Para acceder al Pla de Tudela es preciso dejar el coche en el aparcamiento y bajar a pie. Y dispuesto a ver cosas extrañísimas, como las empezó a vislumbrar desde niño el futuro creador obsesivo de imágenes dobles y triples inspiradas por el formidable enclave. En la inscripción tallada en una de las esculturas de hierro levantadas en honor del artista en el espacio colonizado antaño por los franceses se lee lo siguiente (desconozco a quién van dirigidas las palabras): «La parte comprendida entre el Camello y el Águila, que tú conoces y amas tanto como yo, es, y tiene que seguir siendo siempre, geología pura, sin nada que pudiera falsificarlo. Para mí es una cuestión de principios.  Se trata de un sitio mitológico más hecho para los dioses que para los hombres, y hay que conservarlo tal cual».

Así se ha hecho. Catalunya, repito, ha cumplido con el cabo de Creus y con el omphalos de su pintor más mundialmente famoso.

También, al proteger Tudela y sus alrededores, ha hecho posible disfrutar, en su prístina mineralidad, de los rincones donde, al principio de su segunda película, La edad de oro, Buñuel y Dalí situaron nada más y nada menos que la hilarante fundación de la Roma fascista de 1930, la de Mussolini, y ello por una comitiva recién desembarcada de mallorquines representativos de la Iglesia, las fuerzas vivas y el Ejército. Les esperan una pandilla de desharrapados capitaneados por Max Ernst. Una centinela, encaramada en El Águila, da la alarma. Pero cuando llegan abajo no solo van falleciendo los bandidos sino que ya son esqueletos los cuatro arzobispos que, sentados cerca del mar, murmuraban minutos antes sus latines.

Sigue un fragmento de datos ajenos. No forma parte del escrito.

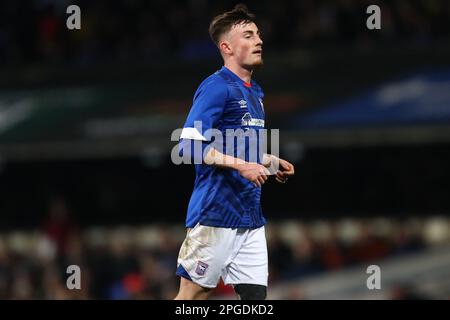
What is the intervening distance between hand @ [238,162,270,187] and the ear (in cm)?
81

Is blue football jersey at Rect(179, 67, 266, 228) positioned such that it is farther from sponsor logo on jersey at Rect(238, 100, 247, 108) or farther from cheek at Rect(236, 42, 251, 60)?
cheek at Rect(236, 42, 251, 60)

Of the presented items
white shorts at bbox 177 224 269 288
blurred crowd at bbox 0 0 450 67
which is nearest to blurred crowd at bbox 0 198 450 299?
blurred crowd at bbox 0 0 450 67

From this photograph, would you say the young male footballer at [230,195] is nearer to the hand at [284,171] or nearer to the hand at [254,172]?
the hand at [284,171]

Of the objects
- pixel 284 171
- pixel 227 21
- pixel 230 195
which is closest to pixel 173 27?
pixel 227 21

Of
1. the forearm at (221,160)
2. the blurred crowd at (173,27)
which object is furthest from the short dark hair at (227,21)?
the blurred crowd at (173,27)

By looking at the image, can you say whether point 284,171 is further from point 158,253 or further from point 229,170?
point 158,253

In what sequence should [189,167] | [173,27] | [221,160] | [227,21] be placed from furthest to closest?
[189,167] < [173,27] < [227,21] < [221,160]

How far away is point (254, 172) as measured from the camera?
5855 mm

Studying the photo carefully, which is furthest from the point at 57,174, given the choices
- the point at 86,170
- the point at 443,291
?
the point at 443,291

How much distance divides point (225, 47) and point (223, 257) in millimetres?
1268

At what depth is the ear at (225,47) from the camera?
20.8 ft

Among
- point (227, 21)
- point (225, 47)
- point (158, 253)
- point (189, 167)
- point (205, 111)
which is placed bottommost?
point (205, 111)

Vale la pena con creces seguir por el camino que conduce del Pla de Tudela a Cala Culip. Quien conoce bien dicha secuencia cinematográfica se irá adentrando, al hacerlo, en otros ámbitos familiares. Y además, dará con la roca inspiradora del cuadro daliniano El gran masturbador, que acaba de fascinar a las muchedumbres del Pompidou y del Reina Sofía.

El pintor solía decir que, cuando abandonaba con Gala cada otoño Port Lligat para volver a su vida pública en París y Nueva York, en realidad lo que hacía era una especie de camping out antes de regresar la primavera siguiente a la localidad ampurdanesa cuyas metamorfosis rocosas creía encarnar.

No lo dudo: es en el cabo de Creus donde nos esperan sus manes.